SJSU claimed the sixth best rebound margin nationwide with grad-transfer Sage Tolbert from Temple, transfer Robert Vaihola from Fresno State and a fully healthy Ibrahima Diallo and an immensely improved defense.
They’ve helped put SJSU three wins away from the NCAA Tournament, an assumed couple of wins from the NIT and a high-chance of playing in the CBI. However, Konya can’t confirm if SJSU has the budget to afford the $25,000 buy-in the tournament requires. There that six-letter B-word goes again.
Because Miles will be coaching next year. The two years he spent traversing through Big 10 and Mountain West country broadcasting games and his “Inside the Mind of Miles” podcast were a time to recharge and reflect after Nebraska fired him with two years and $2.5 million left on his contract.
But Miles says that it wasn’t done to run out the clock.
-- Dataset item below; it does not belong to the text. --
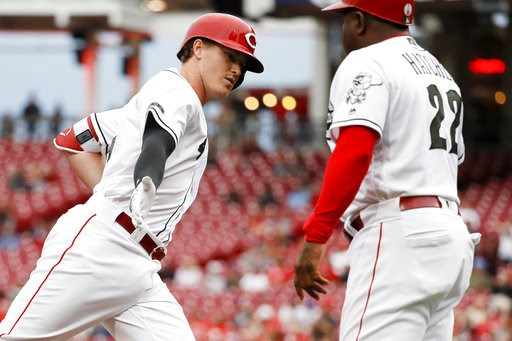 (AP Photo/John Minchillo). Cincinnati Reds' Brandon Dixon, left, celebrates with third base coach Billy Hatcher (22) after hitting a solo home run off Los Angeles Dodgers starting pitcher Hyun-Jin Ryu in the second inning of a baseball game, Tuesday, S...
In 2021, when Richard Pitino came in at the eleventh hour to nab the New Mexico head coaching gig from him, Miles was open to continuing the same role. His decision to come to SJSU wasn’t motivated by a last ditch effort to stay relevant.
The isolation and table for one dinners at steakhouses don’t align with his constant need to schmooze and his obsession with conflict and compromise. He’s glutton for the intense frustration and draining lows that revolve around a pebbled-surface ball going through the net.
On Monday afternoon, Miles held his chin and stroked his index finger over his mouth, trying to spot a missing detail with the other hand tucked into his side during practice. A posture and scene that has become frozen in time.
Inside the mind of Miles is a never-ending rotation of gears like that of a finely tuned Rolex Watch.
Those gears will still be turning a year from now, but will his whistle dangle in front of a Spartan logo?